2. IL -- In French to determine whether to use IL/ELLE, you go first to the noun (the actual word, the string of letters or string of sounds) that labels whatever is referred to, not to the real world. GOD - is labeled by DIEU in French, which is a masculine word. It can refer to male or female gods, or to a god without physical sex whatsoever. (note: déesse, also exists, which refers exclusively to a male god). Dieu, though, does not have to refer to a male deity.
3. Therefore, it is perfectly natural to refer to DIEU as IL (as a simple subject) in French. It does not automatically imply male sex, unlike the word HE.
4. note: for people, the grammatical gender of a word often matches the physical sex of the person, but not always. It doesn't have to do so. If you refer to a man as a personne (person), because personne is feminine, you use feminine words to describe that man, until you use a different noun with a different grammatical gender (such as homme for man, or the person's name, where the grammatical gender matches the physical sex).

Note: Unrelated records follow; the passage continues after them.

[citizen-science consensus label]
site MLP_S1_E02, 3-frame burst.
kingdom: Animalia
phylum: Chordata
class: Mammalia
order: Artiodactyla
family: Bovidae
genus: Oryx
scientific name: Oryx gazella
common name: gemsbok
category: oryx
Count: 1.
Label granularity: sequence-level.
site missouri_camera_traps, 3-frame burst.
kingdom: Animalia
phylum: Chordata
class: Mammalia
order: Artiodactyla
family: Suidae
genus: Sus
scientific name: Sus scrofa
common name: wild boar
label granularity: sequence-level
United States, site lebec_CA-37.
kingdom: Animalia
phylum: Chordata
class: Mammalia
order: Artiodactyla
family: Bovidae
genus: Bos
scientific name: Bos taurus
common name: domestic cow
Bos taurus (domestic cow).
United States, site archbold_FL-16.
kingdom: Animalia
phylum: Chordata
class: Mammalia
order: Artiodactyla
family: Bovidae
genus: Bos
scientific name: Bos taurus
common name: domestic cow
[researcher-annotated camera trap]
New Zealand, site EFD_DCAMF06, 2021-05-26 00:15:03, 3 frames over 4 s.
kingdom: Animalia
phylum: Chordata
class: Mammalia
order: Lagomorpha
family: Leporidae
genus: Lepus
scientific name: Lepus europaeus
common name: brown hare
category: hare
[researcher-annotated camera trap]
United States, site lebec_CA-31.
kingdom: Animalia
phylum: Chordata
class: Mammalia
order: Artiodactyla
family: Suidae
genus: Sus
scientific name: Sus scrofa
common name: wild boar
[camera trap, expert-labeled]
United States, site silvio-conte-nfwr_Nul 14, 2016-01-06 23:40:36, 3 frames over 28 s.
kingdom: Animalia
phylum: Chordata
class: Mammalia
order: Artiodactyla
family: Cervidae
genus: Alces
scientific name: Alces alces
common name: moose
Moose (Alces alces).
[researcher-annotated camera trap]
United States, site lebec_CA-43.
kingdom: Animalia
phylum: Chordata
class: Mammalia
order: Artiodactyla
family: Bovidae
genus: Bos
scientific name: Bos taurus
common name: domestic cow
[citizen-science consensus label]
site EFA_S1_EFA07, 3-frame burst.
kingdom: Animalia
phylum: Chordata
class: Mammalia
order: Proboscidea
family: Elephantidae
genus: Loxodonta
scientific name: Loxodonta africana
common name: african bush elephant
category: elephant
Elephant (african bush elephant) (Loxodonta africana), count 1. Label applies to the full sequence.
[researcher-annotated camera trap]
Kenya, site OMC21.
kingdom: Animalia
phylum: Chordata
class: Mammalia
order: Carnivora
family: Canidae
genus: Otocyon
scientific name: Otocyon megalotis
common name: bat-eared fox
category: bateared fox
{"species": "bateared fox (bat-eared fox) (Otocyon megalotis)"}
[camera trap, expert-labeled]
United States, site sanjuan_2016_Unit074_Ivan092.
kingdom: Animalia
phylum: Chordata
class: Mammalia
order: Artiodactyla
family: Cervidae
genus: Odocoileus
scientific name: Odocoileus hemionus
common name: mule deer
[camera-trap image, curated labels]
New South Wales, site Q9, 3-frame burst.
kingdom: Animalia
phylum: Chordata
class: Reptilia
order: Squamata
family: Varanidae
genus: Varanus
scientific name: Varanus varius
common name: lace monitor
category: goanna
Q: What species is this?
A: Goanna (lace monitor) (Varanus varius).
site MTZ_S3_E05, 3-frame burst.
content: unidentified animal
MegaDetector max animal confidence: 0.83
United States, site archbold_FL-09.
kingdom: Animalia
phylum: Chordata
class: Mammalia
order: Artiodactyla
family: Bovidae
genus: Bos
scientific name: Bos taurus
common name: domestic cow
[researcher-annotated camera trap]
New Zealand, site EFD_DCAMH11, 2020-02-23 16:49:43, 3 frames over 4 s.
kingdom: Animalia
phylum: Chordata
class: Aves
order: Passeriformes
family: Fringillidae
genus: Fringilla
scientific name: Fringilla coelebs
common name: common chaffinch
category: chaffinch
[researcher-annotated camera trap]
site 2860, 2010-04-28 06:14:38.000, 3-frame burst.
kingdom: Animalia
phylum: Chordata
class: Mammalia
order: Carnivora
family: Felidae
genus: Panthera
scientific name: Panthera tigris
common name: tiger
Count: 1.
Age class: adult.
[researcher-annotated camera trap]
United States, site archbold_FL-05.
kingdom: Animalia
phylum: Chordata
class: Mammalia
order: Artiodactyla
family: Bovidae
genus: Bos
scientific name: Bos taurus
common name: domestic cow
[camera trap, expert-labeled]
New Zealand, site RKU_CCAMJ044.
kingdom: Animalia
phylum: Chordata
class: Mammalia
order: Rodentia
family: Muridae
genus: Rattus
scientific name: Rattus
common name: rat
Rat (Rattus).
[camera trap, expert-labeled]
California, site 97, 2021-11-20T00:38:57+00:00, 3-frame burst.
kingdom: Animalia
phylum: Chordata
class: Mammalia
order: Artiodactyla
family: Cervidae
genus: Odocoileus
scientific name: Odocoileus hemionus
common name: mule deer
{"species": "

5. note also: Because every noun in French is grammatically feminine or masculine (there is no neuter), the default grammatical gender (for example, in situations where you normally match the physical sex, but there is no physical sex, like using Yahweh/Yahvé as God's name), is the masculine gender (because it's shorter than the feminine one).
6. in other words: HE and IL -- are not exactly the same. HE - physical sex; IL - grammatical gender; they are fundamentally different (although related) concepts.